TEXT SHOWN:
'''

# Early morning wake up call



## shadetree_1 (Jun 24, 2012)

Soooooo, I'm out in the front yard watering plants this morning, and can't hear much over the water running and look down to see if the half whiskey barrle of Aloe Vera has enough water and about a foot from my toes was this surprise!

Western Diamondback Rattlesnake, needless to say I moved pretty darn quick for an old fart to get out of her striking range and being as I have grandbabies going in and out of the front yard all day along with the babies from across the road, I killed it.


----------



## DKMD (Jun 24, 2012)

Looks like you can cancel your stress test… The old ticker is obviously good for another 10,000 miles!

I hate snakes!


----------



## Mike1950 (Jun 24, 2012)

Joe, I am always jealous of your weather in the winter- I envy your access to ironwood- but I will pass on your summer weather and I absolutely hate snakes- especially the poisonous ones............... I will stay here and visit in the winter.......... come home with trunk load of ironwood..........


----------



## shadetree_1 (Jun 24, 2012)

Mike1950 said:


> Joe, I am always jealous of your weather in the winter- I envy your access to ironwood- but I will pass on your summer weather and I absolutely hate snakes- especially the poisonous ones............... I will stay here and visit in the winter.......... come home with trunk load of ironwood..........

'''

WORK TO BE COMPLETED: Write what comes next in the forum thread about the rattlesnake in the front yard, starting after the quoted post.

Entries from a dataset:
'''

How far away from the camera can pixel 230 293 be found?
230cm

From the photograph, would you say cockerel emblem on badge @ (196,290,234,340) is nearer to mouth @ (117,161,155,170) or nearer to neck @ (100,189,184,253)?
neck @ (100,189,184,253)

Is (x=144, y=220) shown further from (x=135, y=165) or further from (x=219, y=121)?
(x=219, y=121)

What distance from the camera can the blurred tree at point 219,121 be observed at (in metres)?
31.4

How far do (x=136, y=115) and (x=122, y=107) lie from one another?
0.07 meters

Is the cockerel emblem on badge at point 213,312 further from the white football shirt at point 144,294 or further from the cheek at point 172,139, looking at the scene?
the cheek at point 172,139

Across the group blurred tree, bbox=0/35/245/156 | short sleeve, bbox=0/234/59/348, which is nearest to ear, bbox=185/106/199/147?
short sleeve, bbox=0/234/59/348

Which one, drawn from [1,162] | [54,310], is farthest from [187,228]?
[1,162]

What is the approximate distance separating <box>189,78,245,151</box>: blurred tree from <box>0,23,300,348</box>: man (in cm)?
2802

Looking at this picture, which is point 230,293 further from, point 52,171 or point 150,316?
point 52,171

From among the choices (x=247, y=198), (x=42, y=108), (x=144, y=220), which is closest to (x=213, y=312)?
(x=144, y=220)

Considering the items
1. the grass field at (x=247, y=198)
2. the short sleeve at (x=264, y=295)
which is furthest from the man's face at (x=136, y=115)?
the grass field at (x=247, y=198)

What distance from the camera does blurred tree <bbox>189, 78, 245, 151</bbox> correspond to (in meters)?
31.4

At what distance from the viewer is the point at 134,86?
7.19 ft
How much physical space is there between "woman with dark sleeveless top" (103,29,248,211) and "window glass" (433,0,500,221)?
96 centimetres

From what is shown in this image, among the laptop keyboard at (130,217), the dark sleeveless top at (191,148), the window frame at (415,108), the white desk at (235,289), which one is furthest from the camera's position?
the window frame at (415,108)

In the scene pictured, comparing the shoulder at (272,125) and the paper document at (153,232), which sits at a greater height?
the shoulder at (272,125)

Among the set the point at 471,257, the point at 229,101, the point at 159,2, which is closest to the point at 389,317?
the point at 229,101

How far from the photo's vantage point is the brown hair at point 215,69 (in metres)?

'''

TASK OUTPUT:
Mike,

My oldest daughter lives in Lacy WA, so get together with her and come on down and I'll load you up! but remember that Ironwood weighs the same as concrete, almost 75# per cubic foot, maybe a little less 66-70# a foot, so 1/4 of a cord will weigh 2,240# and that's only 32 cubic ft and that's only a stack a little over 3'x3'x3', so don't bring 1/2 ton truck unless you want to kill it on the trip home!

COME ON DOWN !!!

Joe


----------



## jimmythewoodworker (Jun 24, 2012)

Joe

I am also in the "HATE SNAKES CLUB."  But I don't care if it's poisonous or not............I hate 'em all.  The skins do make good pen blanks though..........maybe you should put that on your "to do" list. As opposed to Mike I would love Arizona in the summertime. HOT HOT HOT Of course it's a dry heat


----------



## shadetree_1 (Jun 24, 2012)

DKMD said:


> Looks like you can cancel your stress test… The old ticker is obviously good for another 10,000 miles!
> 
> I hate snakes!



No stress David, I hunt these things every chance I get, been doing that since I was 10 years old when my dad had a gift shop in old Mayer AZ for the turistas, I soft and dry tan them for folks that want to make boots and belts and pen blanks and the like, just another day.

Joe


----------



## Mike1950 (Jun 24, 2012)

Joe, Little different climate then Lacey here. We are the dry high mountain desert side of the state. 85-100 and 30% humidity in july Aug and sept. Great summer and fall. Jimmy temp in shop is the same all year- winter means outside honey do list gets a lot smaller.


----------



## shadetree_1 (Jun 24, 2012)

jimmythewoodworker said:


> Joe
> 
> I am also in the "HATE SNAKES CLUB."  But I don't care if it's poisonous or not............I hate 'em all.  The skins do make good pen blanks though..........maybe you should put that on your "to do" list. As opposed to Mike I would love Arizona in the summertime. HOT HOT HOT Of course it's a dry heat



I don't care what they say, dry heat or not, when its 120 degrees it sucks the big one!!!!!!!


----------



## shadetree_1 (Jun 24, 2012)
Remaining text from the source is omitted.